To sketch $y = |\mathrm{f}(x)|$ , first sketch $y = \mathrm{f}(x)$ , then reflect any part below the $x$ -axis up to above it. Parts already at or above the axis are unchanged. The result is never negative and has a sharp corner wherever the original graph crossed the axis.

This is different from $y = \mathrm{f}(|x|)$ , where you keep the right half ( $x \geq 0$ ) and reflect it in the $y$ -axis to produce an even (symmetric) graph.

Solving modulus equations

Two reliable methods:

Cases. Split at the point where the inside changes sign, solve each linear or quadratic equation, then check each solution lies in the correct case.
Squaring. If both sides are non-negative, $|A| = B$ is equivalent to $A^2 = B^2$ . Always check the right side is non-negative first.

Solving modulus inequalities

The key facts:

|x| < a \iff -a < x < a, \qquad |x| > a \iff x < -a \text{ or } x > a

For more complex inequalities, square both sides only when both are non-negative, or split into cases. Always sketch to confirm the solution set.

Worked example

Solve the inequality $|x + 1| \geq |2x - 4|$ .

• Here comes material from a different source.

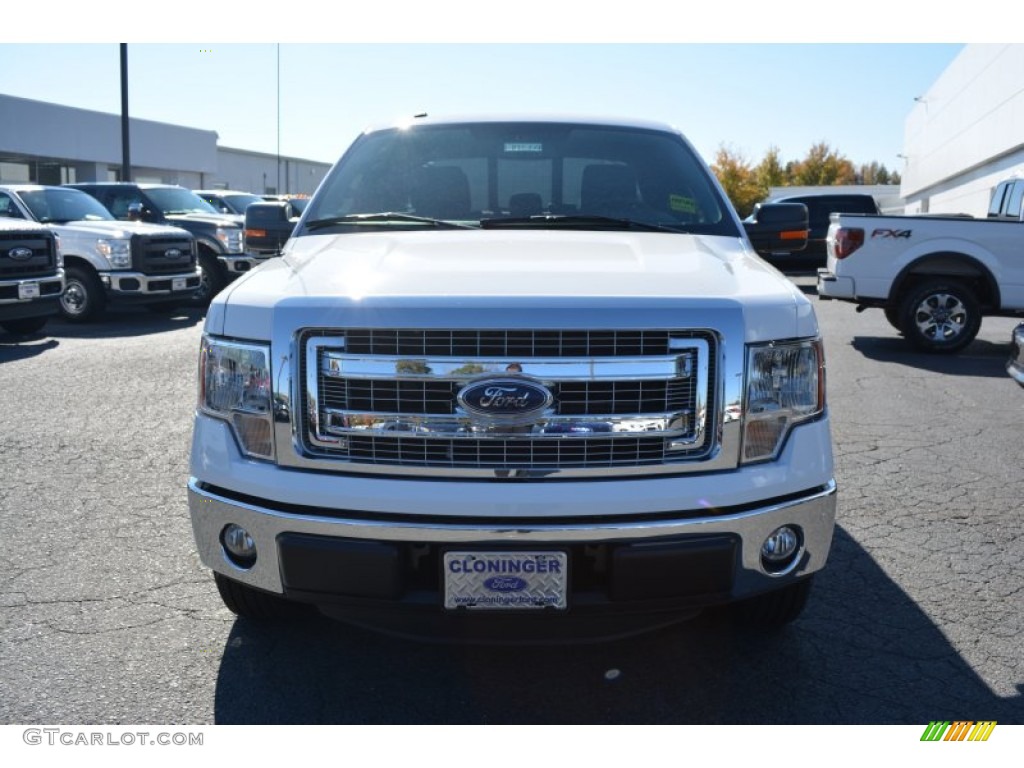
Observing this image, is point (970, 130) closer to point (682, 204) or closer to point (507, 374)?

Step 1: Both sides are non-negative, so square

Both sides are moduli, hence non-negative, so the inequality is equivalent to $(x + 1)^2 \geq (2x - 4)^2$ .

Step 2: Expand

x^2 + 2x + 1 \geq 4x^2 - 16x + 16

Step 3: Rearrange to one side

0 \geq 3x^2 - 18x + 15 \implies 0 \geq x^2 - 6x + 5 \implies x^2 - 6x + 5 \leq 0

Step 4: Factorise and solve

$(x - 1)(x - 5) \leq 0$ , which holds for $1 \leq x \leq 5$ .

Step 5: State the solution

The solution set is $1 \leq x \leq 5$ . A quick sketch of the two V-shaped graphs confirms the first graph is on or above the second exactly on this interval.

Examples in context

Example 1. Tolerance in measurement. A component is acceptable if its length $L$ is within $0.2$ mm of $50$ mm, written $|L - 50| \leq 0.2$ . This unfolds to $49.8 \leq L \leq 50.2$ , the allowed range. The modulus captures "within a distance" cleanly.

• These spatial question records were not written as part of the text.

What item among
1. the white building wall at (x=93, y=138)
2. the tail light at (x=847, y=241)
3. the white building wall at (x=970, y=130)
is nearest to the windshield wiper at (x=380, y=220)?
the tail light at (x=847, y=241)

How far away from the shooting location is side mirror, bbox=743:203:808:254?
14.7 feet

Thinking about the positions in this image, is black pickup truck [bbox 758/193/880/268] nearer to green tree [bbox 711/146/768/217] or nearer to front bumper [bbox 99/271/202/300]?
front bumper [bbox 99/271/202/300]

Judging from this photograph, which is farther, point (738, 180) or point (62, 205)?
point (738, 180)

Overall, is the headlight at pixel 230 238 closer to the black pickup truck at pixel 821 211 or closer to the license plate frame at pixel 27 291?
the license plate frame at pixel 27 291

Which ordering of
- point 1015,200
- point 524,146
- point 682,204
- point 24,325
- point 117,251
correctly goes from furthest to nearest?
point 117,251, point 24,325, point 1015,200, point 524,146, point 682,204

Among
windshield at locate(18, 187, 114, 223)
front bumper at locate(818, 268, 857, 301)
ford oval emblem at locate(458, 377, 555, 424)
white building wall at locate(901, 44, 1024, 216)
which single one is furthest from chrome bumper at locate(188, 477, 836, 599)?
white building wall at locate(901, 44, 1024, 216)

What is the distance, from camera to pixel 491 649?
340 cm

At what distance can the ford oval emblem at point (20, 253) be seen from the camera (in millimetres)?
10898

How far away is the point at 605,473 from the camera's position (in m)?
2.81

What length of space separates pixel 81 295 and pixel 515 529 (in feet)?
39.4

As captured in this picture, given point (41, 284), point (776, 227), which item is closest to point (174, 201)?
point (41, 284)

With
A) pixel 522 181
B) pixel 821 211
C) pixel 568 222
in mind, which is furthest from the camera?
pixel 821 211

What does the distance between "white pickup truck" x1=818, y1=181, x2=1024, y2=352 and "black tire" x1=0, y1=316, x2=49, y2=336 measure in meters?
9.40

Example 2. A graph with two corners. The graph of $y = |x^2 - 4|$ is the parabola $y = x^2 - 4$ with the dipped middle section (between $x = -2$ and $x = 2$ , where it was negative) reflected upward, producing a W-like shape with corners at $x = \pm 2$ on the $x$ -axis.

Try this

Q1. Sketch $y = |3 - x|$ , marking the corner and intercepts. [2 marks]

Cue. A V with corner at $(3, 0)$ , $y$ -intercept $3$ , slopes of $-1$ then $+1$ .

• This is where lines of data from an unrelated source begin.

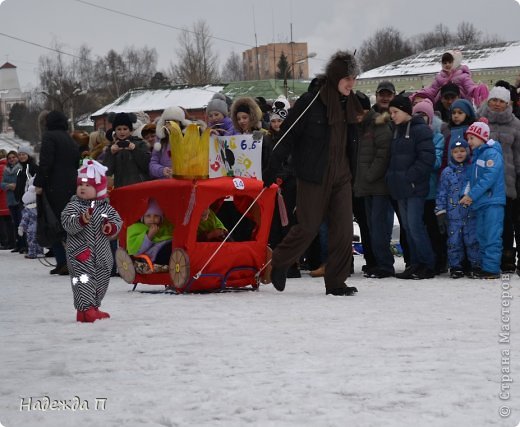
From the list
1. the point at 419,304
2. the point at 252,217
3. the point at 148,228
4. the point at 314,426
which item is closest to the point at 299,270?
the point at 252,217

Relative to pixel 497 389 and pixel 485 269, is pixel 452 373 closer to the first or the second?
pixel 497 389

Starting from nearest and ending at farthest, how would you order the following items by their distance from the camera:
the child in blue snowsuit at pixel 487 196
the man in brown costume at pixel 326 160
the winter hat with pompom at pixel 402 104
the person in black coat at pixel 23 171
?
the man in brown costume at pixel 326 160 → the child in blue snowsuit at pixel 487 196 → the winter hat with pompom at pixel 402 104 → the person in black coat at pixel 23 171

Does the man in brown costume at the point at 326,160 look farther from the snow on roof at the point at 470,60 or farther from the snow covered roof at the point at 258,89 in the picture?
the snow covered roof at the point at 258,89

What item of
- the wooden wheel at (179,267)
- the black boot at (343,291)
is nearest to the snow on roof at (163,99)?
the wooden wheel at (179,267)

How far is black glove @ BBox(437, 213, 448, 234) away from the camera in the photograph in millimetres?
9922

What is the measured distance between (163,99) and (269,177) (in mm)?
70892

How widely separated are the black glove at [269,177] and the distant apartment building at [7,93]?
121 metres

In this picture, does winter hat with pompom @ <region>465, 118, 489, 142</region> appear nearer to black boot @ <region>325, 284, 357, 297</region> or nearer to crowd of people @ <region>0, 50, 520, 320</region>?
crowd of people @ <region>0, 50, 520, 320</region>

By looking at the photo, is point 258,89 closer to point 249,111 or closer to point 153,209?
point 249,111

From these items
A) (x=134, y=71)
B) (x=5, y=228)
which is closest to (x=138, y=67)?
(x=134, y=71)

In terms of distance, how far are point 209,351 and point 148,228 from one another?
12.2 feet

Q2. Solve $|2x + 1| = 7$ . [2 marks]

Cue. $2x + 1 = 7$ gives $x = 3$ ; $2x + 1 = -7$ gives $x = -4$ .

Q3. Solve the inequality $|x - 3| \leq 2$ . [2 marks]

Cue. $-2 \leq x - 3 \leq 2$ , so $1 \leq x \leq 5$ .

Exam-style practice questions

Practice questions written in the style of SEAB exam questions on this dot point, with worked answer explainers. The year tag is the paper they imitate, not the source.

Original4 marksSolve the equation

|2x - 3| = x + 1

Show worked answer →

Split into cases on the sign of $2x - 3$ .

Case 1 ( $2x - 3 \geq 0$ , that is $x \geq 1.5$ ): $2x - 3 = x + 1$ , so $x = 4$ . Check $x = 4 \geq 1.5$ , valid.

Case 2 ( $2x - 3 < 0$ , that is $x < 1.5$ ): $-(2x - 3) = x + 1$ , so $-2x + 3 = x + 1$ , giving $3x = 2$ , $x = \tfrac{2}{3}$ . Check $\tfrac{2}{3} < 1.5$ , valid.

Both must satisfy $x + 1 \geq 0$ (the right side is a modulus output and is non-negative); both do. Solutions: $x = 4$ and $x = \tfrac{2}{3}$ .

Markers reward splitting on the correct boundary, solving each case, and checking each solution against its case condition and the non-negativity of the right side.

Original4 marksSolve the inequality

|x - 2| < 3x

Show worked answer →

Since the left side is non-negative, we need $3x > 0$ , that is $x > 0$ . On $x > 0$ both sides are non-negative, so squaring is valid.

$(x - 2)^2 < 9x^2$ , so $x^2 - 4x + 4 < 9x^2$ , giving $0 < 8x^2 + 4x - 4$ , that is $2x^2 + x - 1 > 0$ , so $(2x - 1)(x + 1) > 0$ .

This holds for $x < -1$ or $x > \tfrac{1}{2}$ . Combined with $x > 0$ , the solution is $x > \tfrac{1}{2}$ .

Markers reward establishing $x > 0$ , valid squaring, factorising the quadratic, and intersecting with the domain restriction.